▶ _EXERCISE DETAILS_
Reproduce the lines below from the one that contains "How far from the shooting" through the end, inclusive, and add nothing.

▶ _DATA SUPPLIED_
## Start

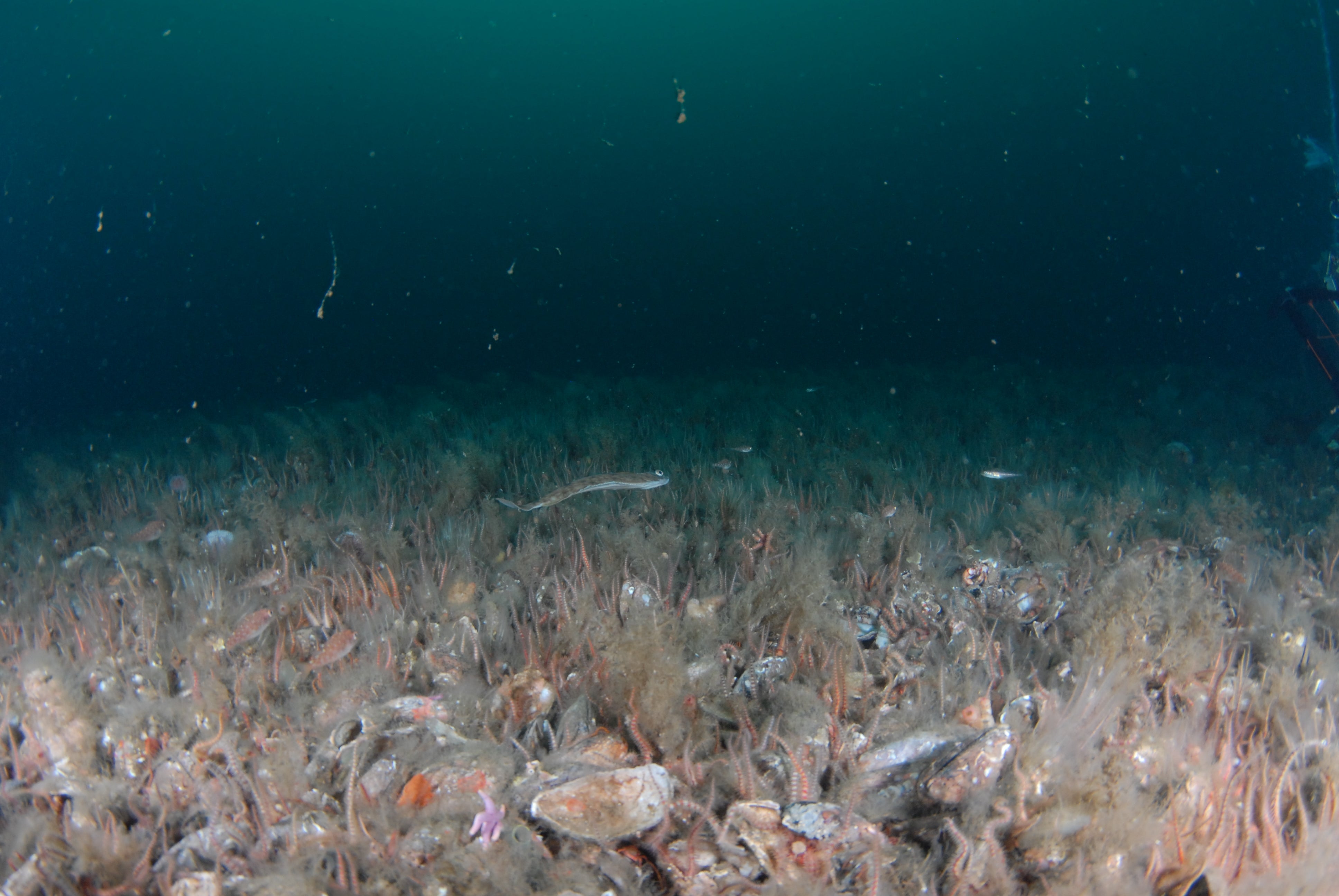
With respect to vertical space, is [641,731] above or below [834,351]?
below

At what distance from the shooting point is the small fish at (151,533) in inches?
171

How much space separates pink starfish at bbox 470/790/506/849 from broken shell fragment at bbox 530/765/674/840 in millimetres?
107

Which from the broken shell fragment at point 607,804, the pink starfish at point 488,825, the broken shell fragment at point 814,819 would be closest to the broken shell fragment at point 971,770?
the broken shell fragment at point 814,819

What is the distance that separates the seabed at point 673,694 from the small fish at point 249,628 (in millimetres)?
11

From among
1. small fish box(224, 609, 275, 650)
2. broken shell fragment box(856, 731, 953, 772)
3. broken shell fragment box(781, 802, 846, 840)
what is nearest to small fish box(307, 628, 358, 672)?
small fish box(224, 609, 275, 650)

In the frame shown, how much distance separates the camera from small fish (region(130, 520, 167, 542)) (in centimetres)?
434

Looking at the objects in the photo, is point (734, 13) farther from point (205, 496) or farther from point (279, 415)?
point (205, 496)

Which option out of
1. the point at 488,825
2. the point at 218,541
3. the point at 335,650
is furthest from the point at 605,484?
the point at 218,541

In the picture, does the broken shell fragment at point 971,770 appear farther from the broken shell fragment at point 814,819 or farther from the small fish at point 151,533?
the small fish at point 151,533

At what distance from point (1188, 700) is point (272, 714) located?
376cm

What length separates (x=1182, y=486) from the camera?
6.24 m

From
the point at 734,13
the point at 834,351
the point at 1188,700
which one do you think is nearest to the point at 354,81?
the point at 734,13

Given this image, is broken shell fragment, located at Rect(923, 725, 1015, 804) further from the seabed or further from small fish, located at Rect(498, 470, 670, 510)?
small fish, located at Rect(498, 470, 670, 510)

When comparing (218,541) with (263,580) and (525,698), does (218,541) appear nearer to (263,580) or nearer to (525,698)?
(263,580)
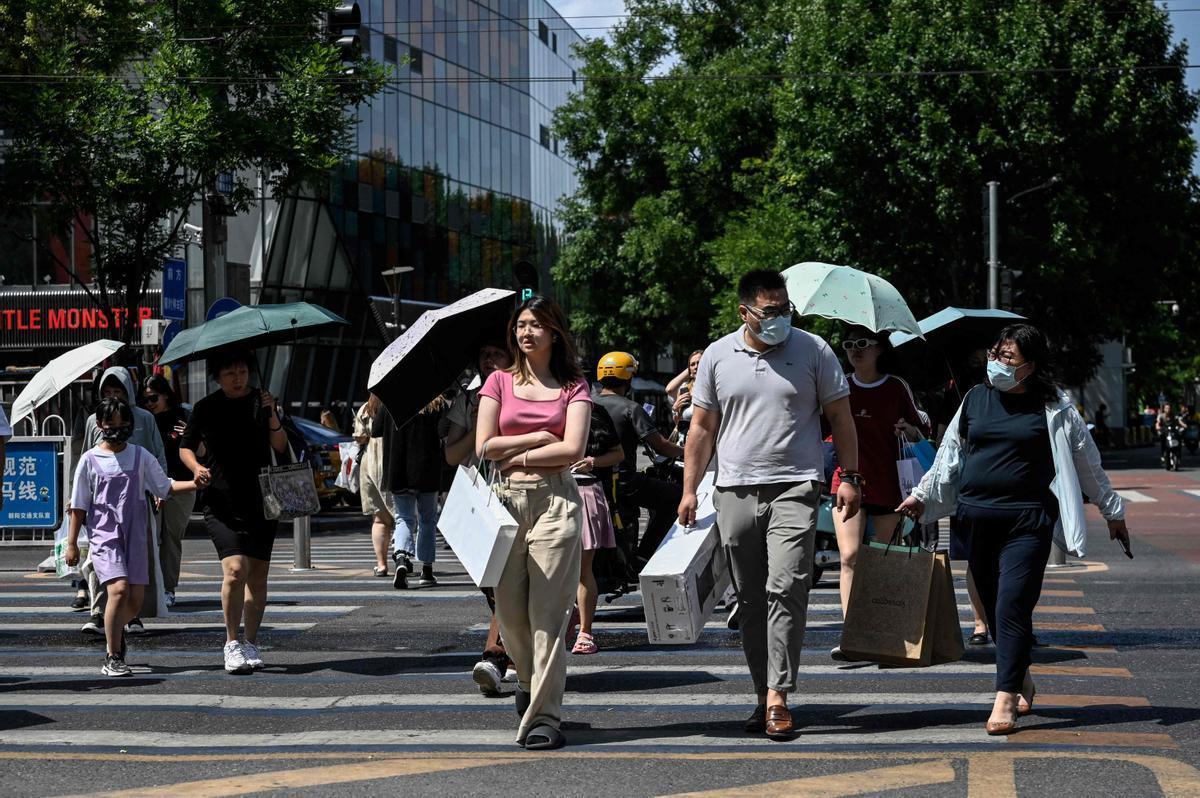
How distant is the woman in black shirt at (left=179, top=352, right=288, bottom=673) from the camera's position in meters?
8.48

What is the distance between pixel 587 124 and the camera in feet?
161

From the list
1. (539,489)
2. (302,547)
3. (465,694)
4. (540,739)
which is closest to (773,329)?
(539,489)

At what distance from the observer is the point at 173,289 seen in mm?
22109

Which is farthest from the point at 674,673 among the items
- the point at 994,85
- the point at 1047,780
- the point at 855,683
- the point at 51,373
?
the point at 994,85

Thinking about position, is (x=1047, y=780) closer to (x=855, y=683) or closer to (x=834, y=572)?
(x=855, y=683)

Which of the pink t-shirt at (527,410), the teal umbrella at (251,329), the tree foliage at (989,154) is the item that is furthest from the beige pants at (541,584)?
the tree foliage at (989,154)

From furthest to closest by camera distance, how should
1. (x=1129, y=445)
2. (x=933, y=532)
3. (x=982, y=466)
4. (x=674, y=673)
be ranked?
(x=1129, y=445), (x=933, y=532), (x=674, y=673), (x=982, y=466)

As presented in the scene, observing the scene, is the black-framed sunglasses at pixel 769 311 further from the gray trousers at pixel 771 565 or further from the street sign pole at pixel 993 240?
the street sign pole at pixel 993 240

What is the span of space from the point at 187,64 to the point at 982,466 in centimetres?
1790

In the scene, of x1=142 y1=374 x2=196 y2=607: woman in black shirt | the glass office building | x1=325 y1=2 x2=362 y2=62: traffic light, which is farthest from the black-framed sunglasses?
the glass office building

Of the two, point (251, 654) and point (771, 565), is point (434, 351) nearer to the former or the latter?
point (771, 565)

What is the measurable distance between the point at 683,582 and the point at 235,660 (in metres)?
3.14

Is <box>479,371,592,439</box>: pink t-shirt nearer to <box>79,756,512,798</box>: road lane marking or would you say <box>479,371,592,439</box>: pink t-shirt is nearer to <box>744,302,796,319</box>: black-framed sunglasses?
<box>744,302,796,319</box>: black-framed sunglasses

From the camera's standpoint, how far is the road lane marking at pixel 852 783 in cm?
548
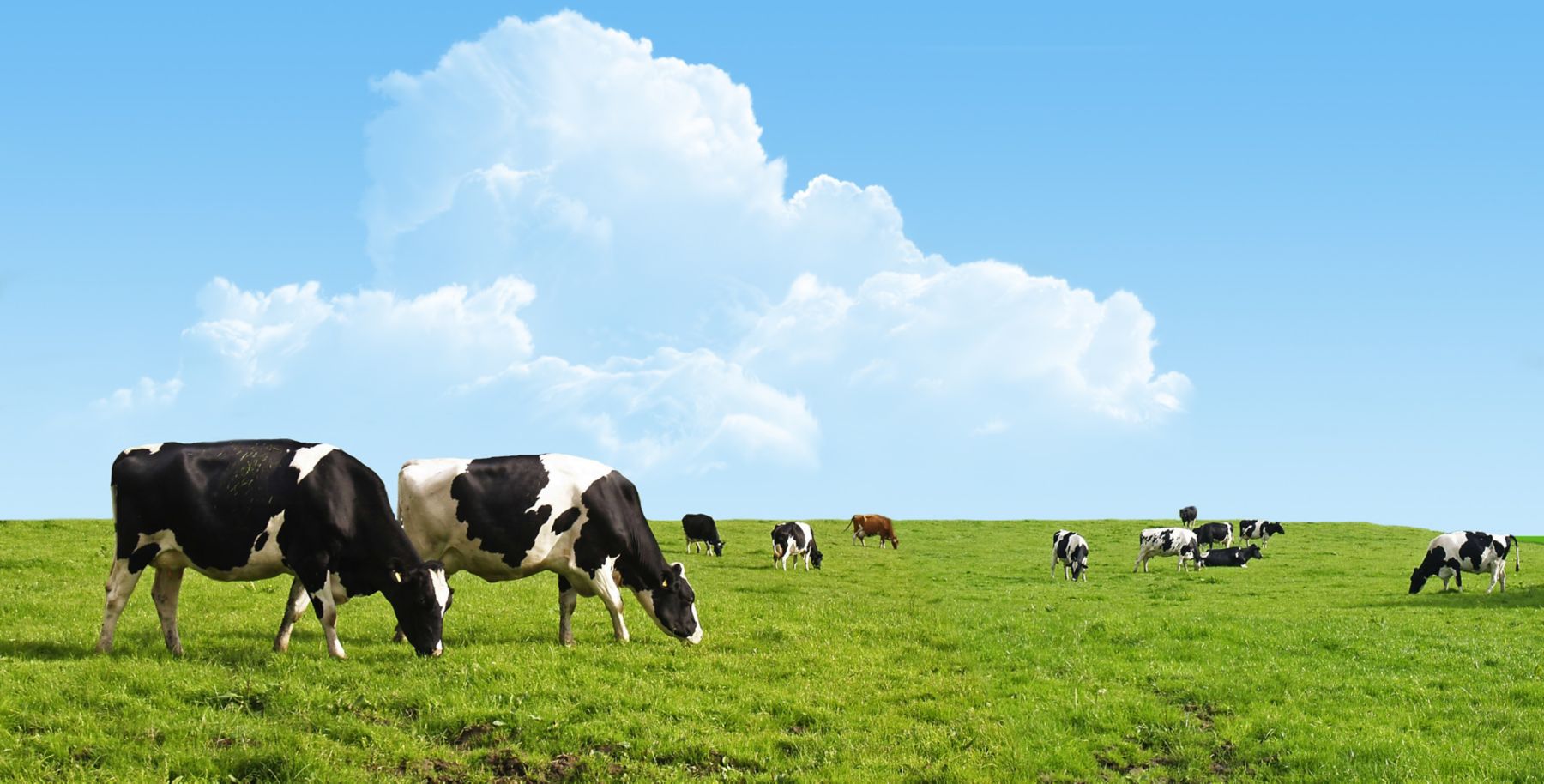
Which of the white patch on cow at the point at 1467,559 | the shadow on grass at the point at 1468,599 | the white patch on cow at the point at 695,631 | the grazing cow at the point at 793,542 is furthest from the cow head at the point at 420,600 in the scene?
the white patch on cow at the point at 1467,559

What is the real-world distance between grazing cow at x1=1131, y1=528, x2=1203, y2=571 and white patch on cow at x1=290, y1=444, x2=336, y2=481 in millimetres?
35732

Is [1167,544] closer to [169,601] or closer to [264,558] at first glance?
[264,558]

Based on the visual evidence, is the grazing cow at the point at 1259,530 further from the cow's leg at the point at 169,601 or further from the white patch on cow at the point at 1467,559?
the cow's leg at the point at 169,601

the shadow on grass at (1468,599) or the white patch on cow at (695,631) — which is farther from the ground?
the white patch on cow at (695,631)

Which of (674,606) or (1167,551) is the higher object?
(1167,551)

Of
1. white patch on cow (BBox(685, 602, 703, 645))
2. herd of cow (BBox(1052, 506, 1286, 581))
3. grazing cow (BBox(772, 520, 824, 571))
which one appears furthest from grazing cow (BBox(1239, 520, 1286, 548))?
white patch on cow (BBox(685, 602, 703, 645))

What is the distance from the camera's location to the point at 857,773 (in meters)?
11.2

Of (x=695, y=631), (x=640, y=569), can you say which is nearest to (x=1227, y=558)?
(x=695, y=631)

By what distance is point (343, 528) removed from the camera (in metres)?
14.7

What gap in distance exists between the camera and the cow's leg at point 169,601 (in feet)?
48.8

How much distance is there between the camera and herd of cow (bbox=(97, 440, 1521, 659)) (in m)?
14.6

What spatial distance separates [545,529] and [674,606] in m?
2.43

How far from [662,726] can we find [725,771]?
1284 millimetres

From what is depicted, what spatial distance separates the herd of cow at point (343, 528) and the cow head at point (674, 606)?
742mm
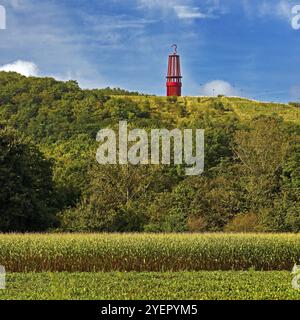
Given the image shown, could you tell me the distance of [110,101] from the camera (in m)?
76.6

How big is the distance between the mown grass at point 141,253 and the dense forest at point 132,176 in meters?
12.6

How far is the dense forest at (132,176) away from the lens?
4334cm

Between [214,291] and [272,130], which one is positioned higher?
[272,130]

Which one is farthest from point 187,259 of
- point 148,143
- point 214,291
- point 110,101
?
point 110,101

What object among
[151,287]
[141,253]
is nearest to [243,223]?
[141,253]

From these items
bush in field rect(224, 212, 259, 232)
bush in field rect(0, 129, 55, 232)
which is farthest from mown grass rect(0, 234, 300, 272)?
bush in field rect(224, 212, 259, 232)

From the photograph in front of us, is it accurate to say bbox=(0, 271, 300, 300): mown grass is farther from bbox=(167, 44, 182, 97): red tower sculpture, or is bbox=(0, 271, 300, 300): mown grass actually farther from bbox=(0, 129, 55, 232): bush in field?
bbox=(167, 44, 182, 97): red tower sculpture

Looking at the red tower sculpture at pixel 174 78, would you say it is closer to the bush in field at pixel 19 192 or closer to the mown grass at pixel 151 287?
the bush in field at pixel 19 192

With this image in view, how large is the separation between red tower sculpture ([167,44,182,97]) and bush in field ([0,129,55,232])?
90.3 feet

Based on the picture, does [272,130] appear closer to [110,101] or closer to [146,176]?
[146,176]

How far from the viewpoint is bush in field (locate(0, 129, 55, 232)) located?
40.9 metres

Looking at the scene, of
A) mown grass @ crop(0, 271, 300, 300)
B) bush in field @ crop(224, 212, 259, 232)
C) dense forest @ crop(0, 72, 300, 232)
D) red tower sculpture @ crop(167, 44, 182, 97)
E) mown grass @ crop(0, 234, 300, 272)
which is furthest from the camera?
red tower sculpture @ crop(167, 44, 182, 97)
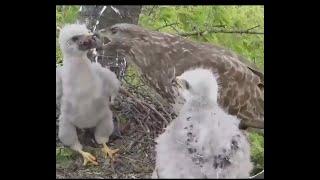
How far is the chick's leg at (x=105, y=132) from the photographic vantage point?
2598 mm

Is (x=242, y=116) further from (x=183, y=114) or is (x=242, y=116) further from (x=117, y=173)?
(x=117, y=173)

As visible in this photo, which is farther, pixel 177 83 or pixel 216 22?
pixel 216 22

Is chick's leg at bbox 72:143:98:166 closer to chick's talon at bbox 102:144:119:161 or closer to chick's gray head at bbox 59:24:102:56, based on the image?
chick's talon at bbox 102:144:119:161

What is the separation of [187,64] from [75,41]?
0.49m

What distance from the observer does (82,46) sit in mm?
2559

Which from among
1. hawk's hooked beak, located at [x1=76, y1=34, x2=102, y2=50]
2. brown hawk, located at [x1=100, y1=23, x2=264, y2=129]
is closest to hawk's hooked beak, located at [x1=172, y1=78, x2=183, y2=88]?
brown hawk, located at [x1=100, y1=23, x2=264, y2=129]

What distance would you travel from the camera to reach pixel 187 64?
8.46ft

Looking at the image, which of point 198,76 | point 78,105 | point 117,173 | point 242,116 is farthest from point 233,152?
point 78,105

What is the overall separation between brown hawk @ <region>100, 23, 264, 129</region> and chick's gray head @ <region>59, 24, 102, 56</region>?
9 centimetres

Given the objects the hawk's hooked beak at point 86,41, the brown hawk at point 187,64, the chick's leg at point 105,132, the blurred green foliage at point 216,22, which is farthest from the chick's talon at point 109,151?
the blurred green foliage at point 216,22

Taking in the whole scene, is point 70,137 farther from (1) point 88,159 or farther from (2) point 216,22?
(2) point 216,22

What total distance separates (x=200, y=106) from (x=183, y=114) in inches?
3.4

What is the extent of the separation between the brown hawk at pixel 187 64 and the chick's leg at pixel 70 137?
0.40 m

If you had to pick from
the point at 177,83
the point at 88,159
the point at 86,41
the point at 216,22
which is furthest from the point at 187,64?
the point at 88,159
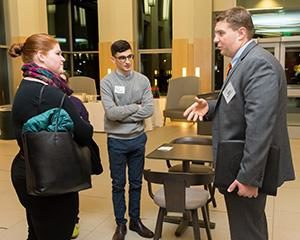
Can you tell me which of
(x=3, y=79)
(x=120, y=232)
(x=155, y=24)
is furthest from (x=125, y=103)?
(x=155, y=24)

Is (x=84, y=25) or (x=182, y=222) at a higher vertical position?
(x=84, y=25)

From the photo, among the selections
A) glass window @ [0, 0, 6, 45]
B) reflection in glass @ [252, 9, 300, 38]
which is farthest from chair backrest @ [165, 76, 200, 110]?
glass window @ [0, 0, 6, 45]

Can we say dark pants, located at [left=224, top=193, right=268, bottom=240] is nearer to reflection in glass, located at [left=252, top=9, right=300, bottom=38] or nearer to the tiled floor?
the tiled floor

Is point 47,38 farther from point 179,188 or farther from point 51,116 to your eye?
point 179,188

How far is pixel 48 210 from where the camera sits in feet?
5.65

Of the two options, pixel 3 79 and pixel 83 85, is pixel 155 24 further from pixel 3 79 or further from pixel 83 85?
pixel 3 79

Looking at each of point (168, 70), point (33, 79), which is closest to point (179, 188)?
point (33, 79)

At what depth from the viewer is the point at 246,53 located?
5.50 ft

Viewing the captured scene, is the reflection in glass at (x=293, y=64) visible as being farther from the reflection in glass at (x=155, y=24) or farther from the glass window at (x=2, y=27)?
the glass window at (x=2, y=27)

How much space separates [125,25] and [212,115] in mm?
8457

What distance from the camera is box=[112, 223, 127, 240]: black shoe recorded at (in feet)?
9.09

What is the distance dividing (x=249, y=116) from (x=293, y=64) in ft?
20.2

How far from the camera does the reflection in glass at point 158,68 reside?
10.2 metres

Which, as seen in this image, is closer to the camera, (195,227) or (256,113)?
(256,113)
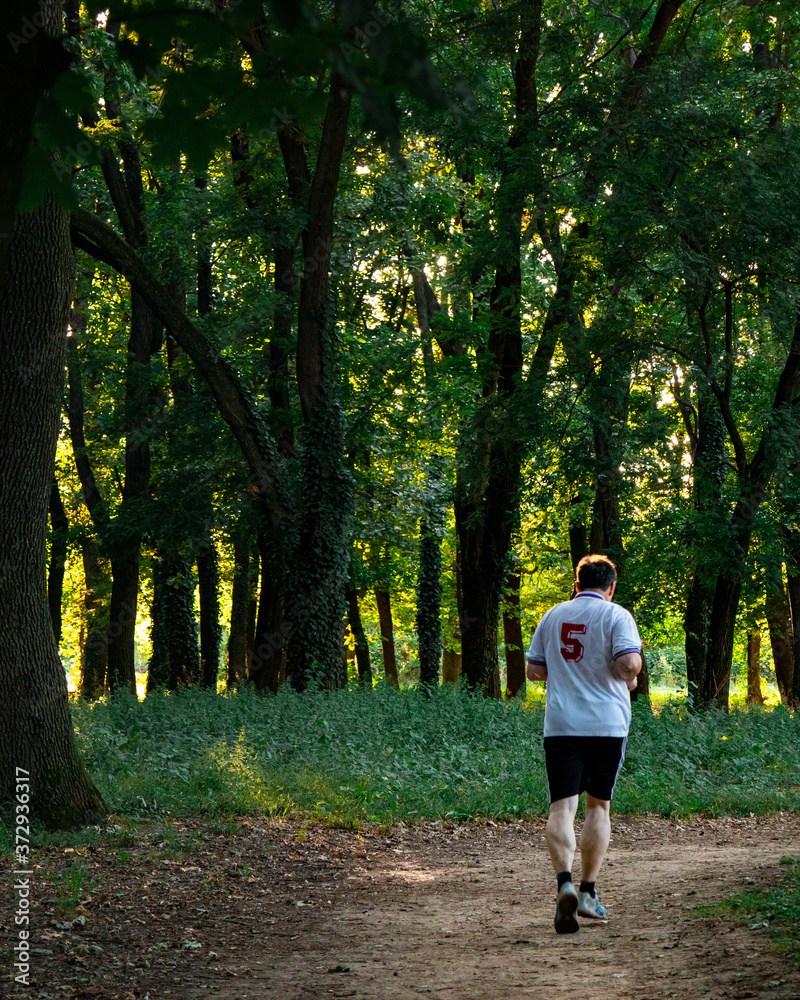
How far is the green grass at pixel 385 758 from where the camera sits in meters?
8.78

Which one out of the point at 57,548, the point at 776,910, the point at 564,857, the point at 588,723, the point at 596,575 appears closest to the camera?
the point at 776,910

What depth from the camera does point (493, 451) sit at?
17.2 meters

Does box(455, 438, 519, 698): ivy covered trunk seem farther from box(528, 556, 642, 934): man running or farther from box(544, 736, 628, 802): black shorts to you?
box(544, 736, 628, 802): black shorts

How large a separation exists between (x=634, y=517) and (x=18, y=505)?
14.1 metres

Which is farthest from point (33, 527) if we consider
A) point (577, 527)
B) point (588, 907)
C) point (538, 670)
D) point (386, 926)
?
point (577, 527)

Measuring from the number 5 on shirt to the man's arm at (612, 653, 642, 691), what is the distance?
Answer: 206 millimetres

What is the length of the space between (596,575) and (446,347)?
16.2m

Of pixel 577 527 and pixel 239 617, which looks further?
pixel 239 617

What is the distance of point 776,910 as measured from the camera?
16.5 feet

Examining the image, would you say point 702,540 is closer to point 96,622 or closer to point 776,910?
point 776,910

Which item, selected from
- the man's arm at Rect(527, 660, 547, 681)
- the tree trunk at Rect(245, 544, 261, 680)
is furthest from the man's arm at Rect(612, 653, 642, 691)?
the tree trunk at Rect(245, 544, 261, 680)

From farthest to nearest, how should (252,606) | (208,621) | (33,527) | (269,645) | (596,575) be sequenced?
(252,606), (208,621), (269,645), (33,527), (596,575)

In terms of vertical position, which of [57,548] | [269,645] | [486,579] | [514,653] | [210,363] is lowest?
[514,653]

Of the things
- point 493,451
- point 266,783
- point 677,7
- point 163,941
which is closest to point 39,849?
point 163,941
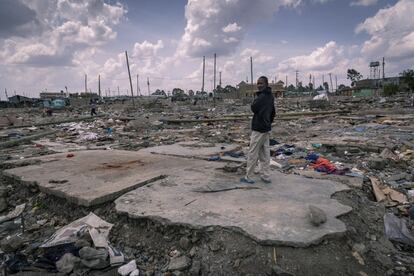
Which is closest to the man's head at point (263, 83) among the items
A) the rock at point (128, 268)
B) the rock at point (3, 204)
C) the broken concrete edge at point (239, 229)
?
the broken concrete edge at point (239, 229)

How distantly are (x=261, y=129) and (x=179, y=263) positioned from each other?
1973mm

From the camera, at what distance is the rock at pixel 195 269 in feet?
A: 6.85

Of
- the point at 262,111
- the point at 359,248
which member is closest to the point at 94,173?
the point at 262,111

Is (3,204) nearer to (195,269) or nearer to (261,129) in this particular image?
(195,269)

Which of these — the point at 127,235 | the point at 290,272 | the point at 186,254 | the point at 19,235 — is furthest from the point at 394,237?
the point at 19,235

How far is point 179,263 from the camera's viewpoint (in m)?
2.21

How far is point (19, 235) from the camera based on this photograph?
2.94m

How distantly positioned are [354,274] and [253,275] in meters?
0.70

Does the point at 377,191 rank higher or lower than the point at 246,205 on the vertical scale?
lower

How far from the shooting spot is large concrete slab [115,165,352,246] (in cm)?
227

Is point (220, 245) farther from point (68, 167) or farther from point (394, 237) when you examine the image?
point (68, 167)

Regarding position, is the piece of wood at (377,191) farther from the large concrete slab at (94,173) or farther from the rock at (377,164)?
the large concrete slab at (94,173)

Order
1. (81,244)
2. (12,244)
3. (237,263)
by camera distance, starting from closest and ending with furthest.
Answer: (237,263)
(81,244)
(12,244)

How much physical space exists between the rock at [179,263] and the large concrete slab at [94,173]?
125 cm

## End

▶ _WRITTEN RESPONSE_
How far from the shooting spot is large concrete slab [115,165,352,246] (in cm)?
227

Is point (220, 245) farther from point (68, 167) or farther from point (394, 237) when you examine the image?
point (68, 167)

Regarding position, is the piece of wood at (377,191) farther from the large concrete slab at (94,173) or farther from the rock at (377,164)?
the large concrete slab at (94,173)

Order
1. (81,244)
2. (12,244)
3. (237,263)
by camera distance, starting from closest and ending with furthest.
Answer: (237,263)
(81,244)
(12,244)

How much physical space exists between the rock at [179,263] and the large concrete slab at [94,173]?
125 cm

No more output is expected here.